What you need to do
1. According to the Linux commands page, why are Linux skills non-negotiable in DevOps? Answer in one to three sentences.
2. Transcribe the stretch of the Linux commands page from "# Find files" through "view (install separately)".
3. Summarize the Linux commands page in two sentences.
*** Page extract ***
Why Linux Skills Are Non-Negotiable in DevOps

Every major cloud provider runs Linux underneath. Every container starts from a Linux base image. Every automation script eventually runs on a Linux box. You don't need to memorize everything — but you need to be comfortable enough to find your way around any system under pressure.

Here are the commands I reach for every single day.

File System Navigation

# Where am I?
pwd

# List files with details, including hidden files
ls -la

# Navigate
cd /var/log
cd ~        # go home
cd -        # go back to previous directory

# Find files
find /etc -name "*.conf" -type f
find / -name "nginx.conf" 2>/dev/null

# Search file contents
grep -r "ERROR" /var/log/app/
grep -n "ConnectionRefused" app.log   # show line numbers

Process Management

# See what's running
ps aux | grep nginx
top          # live process view
htop         # better live view (install separately)

# Kill a process
kill -9 1234
pkill nginx

# Background jobs
./long-running-script.sh &
jobs          # list background jobs
fg %1         # bring job 1 to foreground

# Check what's listening on a port
ss -tlnp | grep :80
lsof -i :8080

Disk and Memory

# Disk usage
df -h                    # disk space by filesystem
du -sh /var/log/*        # size of each item in /var/log
du -sh * | sort -rh      # sorted by size, largest first

# Memory
free -h
cat /proc/meminfo | head -5

Networking

# Test connectivity
ping -c 4 google.com
curl -I https://devopspack.com    # check HTTP headers
wget -q -O /dev/null https://example.com  # download test

# DNS lookup
dig devopspack.com
nslookup devopspack.com

# Network interfaces
ip addr show
ip route show

# Firewall (Ubuntu/Debian)
*** End of Page extract ***
*** Recorded information ***
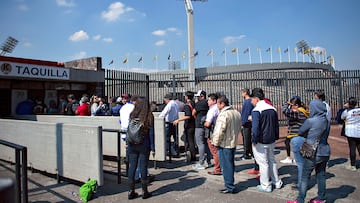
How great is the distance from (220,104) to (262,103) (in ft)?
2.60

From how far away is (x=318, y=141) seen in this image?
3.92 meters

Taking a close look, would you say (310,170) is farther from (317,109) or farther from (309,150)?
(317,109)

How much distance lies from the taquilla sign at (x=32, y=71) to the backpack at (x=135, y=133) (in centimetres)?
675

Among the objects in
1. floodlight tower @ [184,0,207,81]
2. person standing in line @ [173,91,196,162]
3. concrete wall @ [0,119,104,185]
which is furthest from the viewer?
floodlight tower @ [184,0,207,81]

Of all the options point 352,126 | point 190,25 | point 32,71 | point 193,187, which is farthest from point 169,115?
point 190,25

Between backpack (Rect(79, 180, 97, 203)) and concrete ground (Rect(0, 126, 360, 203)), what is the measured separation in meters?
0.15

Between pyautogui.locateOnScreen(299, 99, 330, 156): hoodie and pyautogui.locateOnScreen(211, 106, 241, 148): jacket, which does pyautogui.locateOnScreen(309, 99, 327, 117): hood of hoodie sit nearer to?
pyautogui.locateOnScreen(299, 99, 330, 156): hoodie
*** End of Recorded information ***
*** Recorded information ***
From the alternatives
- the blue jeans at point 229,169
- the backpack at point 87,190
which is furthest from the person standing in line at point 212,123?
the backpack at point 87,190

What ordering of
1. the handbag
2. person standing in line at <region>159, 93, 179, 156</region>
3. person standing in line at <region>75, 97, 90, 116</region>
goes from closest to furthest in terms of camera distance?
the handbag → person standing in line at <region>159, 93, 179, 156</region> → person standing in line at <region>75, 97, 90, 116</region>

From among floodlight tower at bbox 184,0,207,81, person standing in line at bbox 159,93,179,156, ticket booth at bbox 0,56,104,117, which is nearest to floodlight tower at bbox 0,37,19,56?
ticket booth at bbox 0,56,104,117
*** End of Recorded information ***
Answers by task
1. Linux underlies nearly all DevOps work. Every major cloud provider runs on it, every container starts from a Linux base image, and every automation script eventually runs on a Linux box.

2.
# Find files
find /etc -name "*.conf" -type f
find / -name "nginx.conf" 2>/dev/null

# Search file contents
grep -r "ERROR" /var/log/app/
grep -n "ConnectionRefused" app.log   # show line numbers

Process Management

# See what's running
ps aux | grep nginx
top          # live process view
htop         # better live view (install separately)

3. The page holds that Linux skills are essential in DevOps because cloud providers, containers and automation scripts all run on Linux. It says being comfortable finding your way around a system matters more than memorizing everything, and then lists commands used daily for file system navigation, process management, disk and memory, and networking.